Città del Messico: il 19″72 portò il mondo della velocità avanti di 20 anni. Una coppia di numeri diventati magici, e che per 17 anni resero Pietro Mennea l’uomo più veloce della terra. Due puntate per ricordare il grande sportivo, ‘Pietro Mennea-La freccia del Sud‘. A prestargli volto e fisico Michele Riondino che vedremo su Rai1 nella prossima stagione.
Una miniserie per la regia di Ricky Tognazzi, girata tra la Puglia e il Lazio, le cui riprese sono da poco terminate, (l’attore tarantino tornerà di nuovo sul set dal 15 settembre come protagonista della seconda stagione de il Giovane Montalbano prequel della fortunata serie nata dalla penna dello scrittore Andrea Camilleri). Una miniserie quella su Mennea per “mostrare ai giovani il buon esempio” dello sportivo, figlio di un sarto e di una casalinga, originario di Barletta (Bat) che ha fatto della determinazione la sua carta d’intentità.
Un’atleta che si è conquistato il proprio soprannome con il record mondiale di 19″72 nei 200 metri piani, detenuto dal 1979 al 1996 – battuto solo da Michael Johnson ai Trials per Atlanta (19″66, poi ritoccato nella finale dei Giochi a 19′”32). Traguardi che non avrebbe comunque tagliato senza il suo preparatore atletico, Carlo Vittori, interpretato da Luca Barbareschi che è anche il produttore della serie.
Nel cast anche Lunetta Savino nei panni della mamma di Mennea, Vincenzina, dalla quale Pietro “non riusciva mai a farsi dire bravo“, nonostante i suoi numerosi successi. Realizzato da Casanova Multimedia e Rai Fiction, il film tv è sostenuto da Apulia Film Commission con un finanziamento totale di 392 mila euro.

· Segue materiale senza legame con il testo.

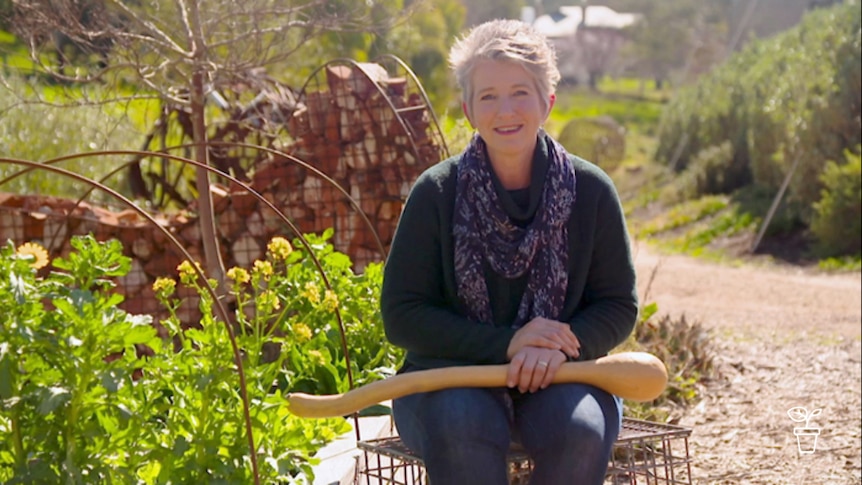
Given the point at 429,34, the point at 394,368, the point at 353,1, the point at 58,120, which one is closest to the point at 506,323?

La fiction sarà in onda su Raiuno, auspica la produzione, “probabilmente entro Natale“. Scomparso a soli 60 anni nel marzo del 2013 con la sua morte il mondo ha perso uno dei suoi campioni simbolo. Non era forse un predestinato, magrissimo, piccolino, ma laddove il fisico non c’era interveniva l’abnegazione alla fatica e all’allenamento: vent’anni dedicati anima e corpo all’atletica e quei 200 metri corsi da imperatore nel 1979 alle Universiadi messicane.
Il ragazzo di Barletta appena un anno dopo vinse l’oro sulla stessa distanza ai Giochi di Mosca, dopo una rimonta mozzafiato. “La fatica non è mai sprecata, soffri ma sogni. Per battere il tempo devi saper soffrire” ripeteva sempre il dottor Mennea, una pioggia di lauree (in scienze politiche, in Giurisprudenza, Scienze dell’educazione motoria e Lettere), la carriera politica, quella di avvocato e commercialista, le battaglie come curatore fallimentare per i risparmiatori italiani nell’azione contro Lehman Brothers.
Cinque Olimpiadi: (“Su tutti i ricordi più belli sono l’oro olimpico a Mosca e il record del mondo dei 200” amava ripetere) quel 19″72 fatto a Città del Messico nel 1979 diventato anche un film documentario. “La Freccia del sud”, come lo chiamavano in pista, quel ragazzino “sfigatello” per usare le parole dello stesso campione sbarcato a Formia alla corte di Vittori, aveva infatti scombinato le previsioni di tutti. Coach compreso.
“Se avessi avuto il fisico di Bolt i miei record sarebbero stati altri – ricordava che pure al giamaicano aveva dedicato il suo 24/o libro – ma madre natura con me non era stata troppo generosa. Io ho costruito tutto sull’allenamento, la fatica, la dedizione“. “Dalla vita non puoi avere tutto, e allora compensi con altro…“. Quando lo incontrò, Cassius Clay, sgranò gli occhi: “E che l’uomo più veloce della terra è bianco?” gli disse il pugile. “Ma io dentro sono più nero di te…” gli rispose con la battuta pronta il giovane Mennea.
Sposato con Manuela Olivieri, Mennea ha ricoperto, a livello sportivo, anche la carica di direttore generale della Salernitana nella stagione ’98-99 ma è stato anche eurodeputato dal ’99 al 2004 e docente universitario all’Università Gabriele d’Annunzio di Chieti-Pescara. Schivo riservato, il suo dito alzato al cielo se lo ricordano tutti voleva dire: sono io il numero uno, ma lo diceva soprattutto a se stesso.